#### Teks:
Pedagogy of
The Opressed merupakan sebuah karya berpengaruh dari seorang filsuf kelahiran
Brazil, Paulo Freire. Bagi sebagian orang nama Paulo Freire mungkin sudah tidak
asing lagi. Dia lahir pada tanggal 19 September 1921 di wilayah miskin di Kota
Pelabuhan Recife, Brazil. Latar belakang keluarga dan lingkungan sosialnya yang
cukup memprihatinkan membentuk daya refleksinya yang kuat terhadap realitas.
Dengan kondisi apa adanya, Freire melanjutkan studinya di Universitas Recife
dengan mengambil studi hukum.
Pada tahun
1944 Freire menikah dengan Elza Maia Costa, soerang guru sekolah dasar di
Recife. Sejak saat itu perhatiannya terhadap teori-teori pendidikan mulai
tumbuh. Bahkan Dia lebih banyak membaca tentang pendidikan ketimbang ilmu hukum
yang baginya hanya membuatnya menjadi mahasiswa rata-rata saja. Pasca kelulusan
studinya menjadi sarjana hukum, Dia justru menjadi Direktur Bagian Pendidikan
dan Kebudayaan SESI (Pelayan Sosial) di negara bagaian Pernambuco. Pengalaman
tersebut membawa Freire kontak langsung dengan masyarakat miskin kota yang
sangat memengaruhi penelitian-penelitiannya dalam menngembangkan metode
dialogik dalam pendidikan.

#### Blok Data:
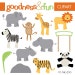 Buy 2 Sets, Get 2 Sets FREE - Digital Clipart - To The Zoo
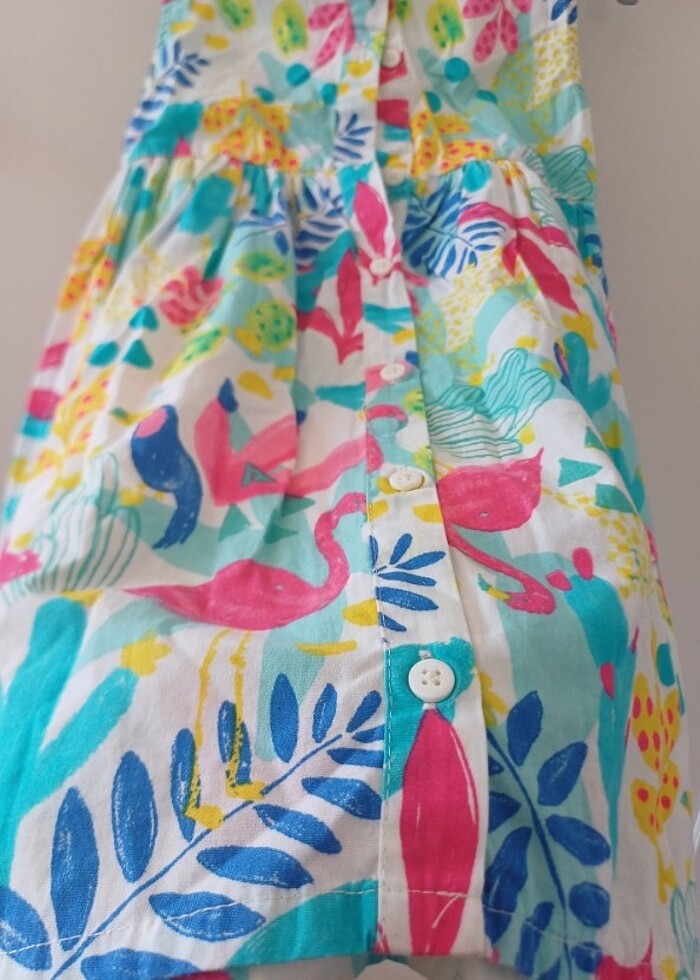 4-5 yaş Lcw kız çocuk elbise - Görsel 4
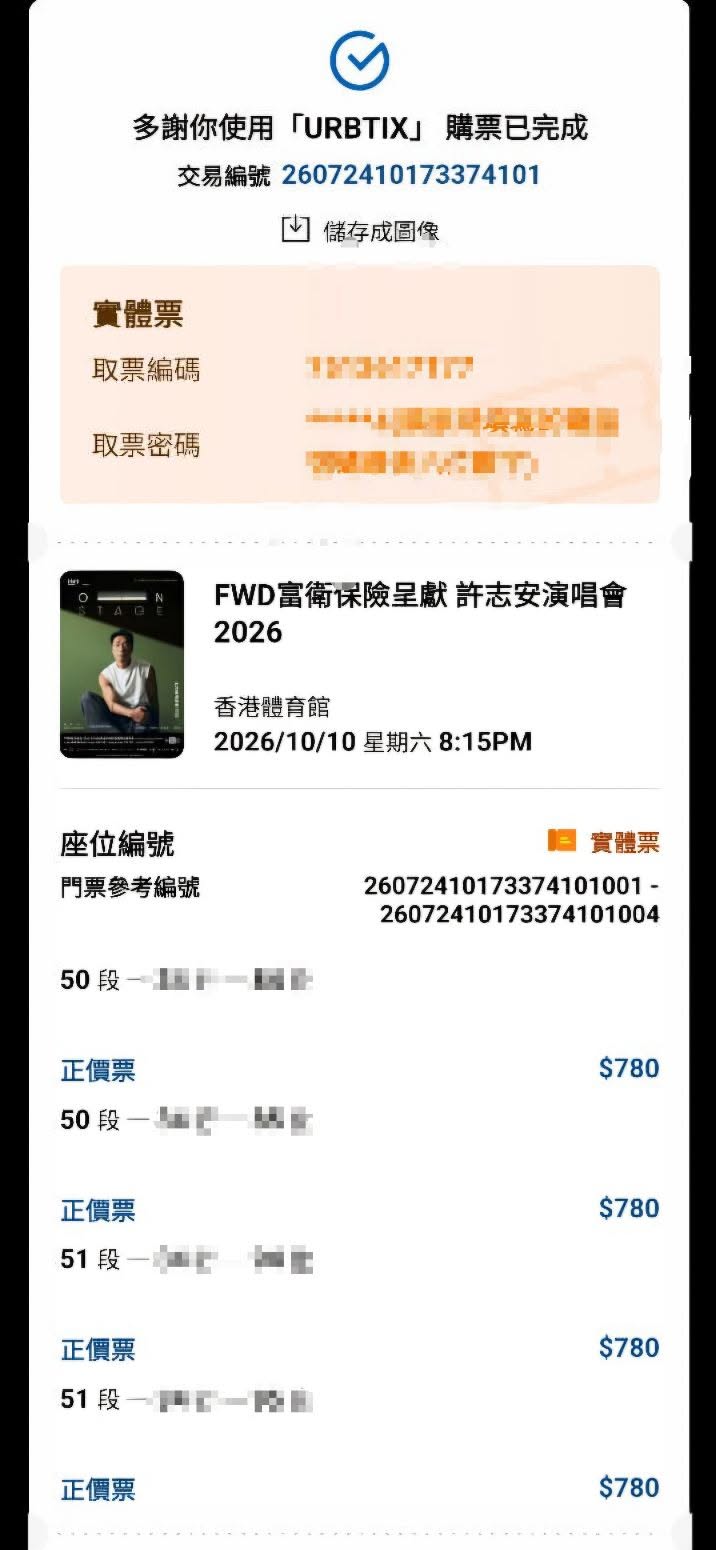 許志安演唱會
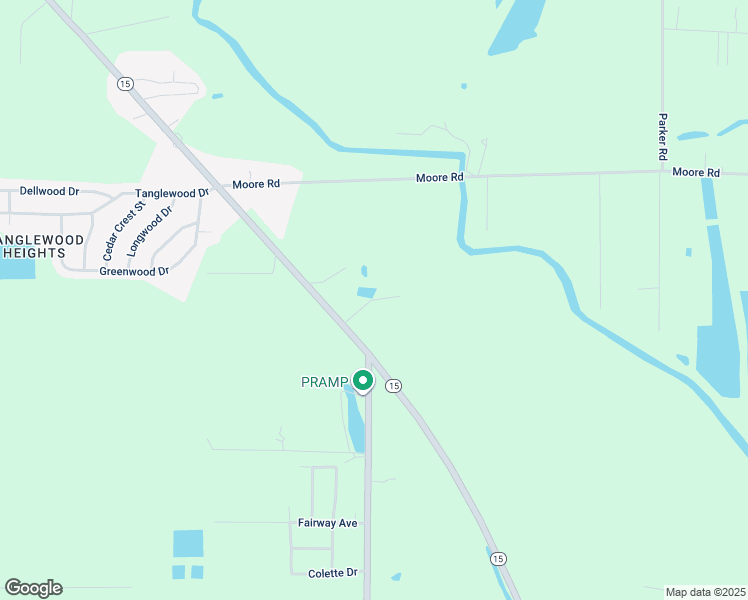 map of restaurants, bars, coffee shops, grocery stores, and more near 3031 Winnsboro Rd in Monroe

#### Tugas yang Dikerjakan:
1. Menurut teks tentang Paulo Freire, kapan Freire lahir?
2. Salinlah tanpa perubahan bagian teks tentang Paulo Freire mulai dari "Pedagogy of" sampai dengan "mengambil studi hukum.".

#### Jawaban Kegiatan:
1. Pada tanggal 19 September 1921.

2.
Pedagogy of
The Opressed merupakan sebuah karya berpengaruh dari seorang filsuf kelahiran
Brazil, Paulo Freire. Bagi sebagian orang nama Paulo Freire mungkin sudah tidak
asing lagi. Dia lahir pada tanggal 19 September 1921 di wilayah miskin di Kota
Pelabuhan Recife, Brazil. Latar belakang keluarga dan lingkungan sosialnya yang
cukup memprihatinkan membentuk daya refleksinya yang kuat terhadap realitas.
Dengan kondisi apa adanya, Freire melanjutkan studinya di Universitas Recife
dengan mengambil studi hukum.